Ignoring an EU ruling might be counter-productive in the long-run, especially if the UK wants agreements on possible future trade deals.

‘In Step’

“Keeping UK and EU competition rules ‘in step’ is, in any case, generally seen as a prerequisite of a future trading agreement,” in either scenario, said Jeremy Cape, a partner at law firm Squire Patton Boggs in London.

The commission has to revert to the EU courts when a government fails to comply with a decision or a previous court ruling. Such disputes can drag out over years. How that will work in case of a former EU member nation isn’t clear.

“After the UK leaves, and if the EU wins before the court and then wins again as part of any appeals, what can the EU or the European Courts actually do to force the UK to comply with those judgments?” said Liebman. “I do not believe there is any enforcement mechanism available, regardless of the outcome.”

No Deal

The Brussels-based commission said it wouldn’t speculate on the UK case or the situation following no-deal.

The UK Department for Business, Energy and Industrial Strategy referred to August guidance, which confirms that the Competition and Markets Authority will take over from the commission in case there’s no deal, while existing approvals of state aid will remain valid and “carried over into UK law”.

The CMA set out last week how it plans to take over as state aid enforcement authority in case of a no-deal Brexit.
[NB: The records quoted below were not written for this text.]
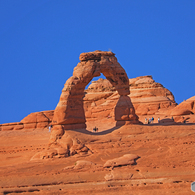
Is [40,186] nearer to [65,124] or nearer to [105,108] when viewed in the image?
[65,124]

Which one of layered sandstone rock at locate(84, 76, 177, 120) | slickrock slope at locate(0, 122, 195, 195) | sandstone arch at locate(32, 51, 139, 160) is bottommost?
slickrock slope at locate(0, 122, 195, 195)

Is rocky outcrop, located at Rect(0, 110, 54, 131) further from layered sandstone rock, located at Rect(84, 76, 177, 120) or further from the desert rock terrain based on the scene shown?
the desert rock terrain

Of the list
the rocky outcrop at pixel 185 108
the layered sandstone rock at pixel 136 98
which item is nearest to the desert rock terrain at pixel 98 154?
the rocky outcrop at pixel 185 108

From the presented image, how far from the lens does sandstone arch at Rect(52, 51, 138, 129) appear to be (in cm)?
2192

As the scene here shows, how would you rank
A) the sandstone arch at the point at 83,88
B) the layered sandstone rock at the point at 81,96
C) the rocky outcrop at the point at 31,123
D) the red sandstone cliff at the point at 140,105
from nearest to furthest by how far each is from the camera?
the layered sandstone rock at the point at 81,96, the sandstone arch at the point at 83,88, the red sandstone cliff at the point at 140,105, the rocky outcrop at the point at 31,123

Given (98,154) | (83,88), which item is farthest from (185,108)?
(98,154)

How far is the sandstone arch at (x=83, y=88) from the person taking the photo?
71.9 ft

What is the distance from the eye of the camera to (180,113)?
3228cm

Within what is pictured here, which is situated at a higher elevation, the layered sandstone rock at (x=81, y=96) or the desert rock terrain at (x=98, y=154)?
the layered sandstone rock at (x=81, y=96)

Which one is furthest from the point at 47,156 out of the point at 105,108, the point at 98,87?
the point at 98,87

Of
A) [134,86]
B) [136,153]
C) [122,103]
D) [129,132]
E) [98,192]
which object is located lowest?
[98,192]

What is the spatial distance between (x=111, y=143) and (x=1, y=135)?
14.4 m

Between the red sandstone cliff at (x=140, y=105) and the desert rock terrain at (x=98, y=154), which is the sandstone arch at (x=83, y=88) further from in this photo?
the red sandstone cliff at (x=140, y=105)

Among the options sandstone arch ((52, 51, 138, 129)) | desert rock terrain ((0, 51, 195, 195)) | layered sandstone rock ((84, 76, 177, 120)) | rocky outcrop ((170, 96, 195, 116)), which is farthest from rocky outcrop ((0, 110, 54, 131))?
sandstone arch ((52, 51, 138, 129))
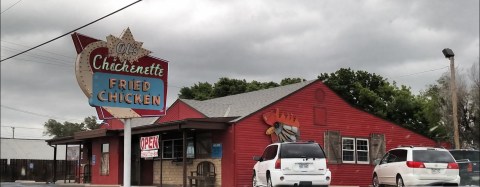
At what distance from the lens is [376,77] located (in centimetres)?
5509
This would also mean that UK courts would then rule on disputes concerning UK-based companies.

The CMA said it aims to follow a similar state aid framework to the EU’s, so its decisions “in theory” could be in line, said Nicole Robins, a partner specialising in governmental aid at economics consultancy Oxera in Brussels.

The UK case tops the previous EU record, an investigation into a Belgian tax plan that benefited 35 businesses and led to a 2016 order to the government to recover about 800 million euros in back-taxes. The EU’s UK probe looks at an exemption that enabled parent companies to pay little or no tax on certain intra-group financing between two units based outside the country.

While several fora could come into play, such as UK courts or even the International Court of Justice in The Hague, to sort out disputes over non-compliance with an EU order, “the bottom line will remain enforcement,” said Luja.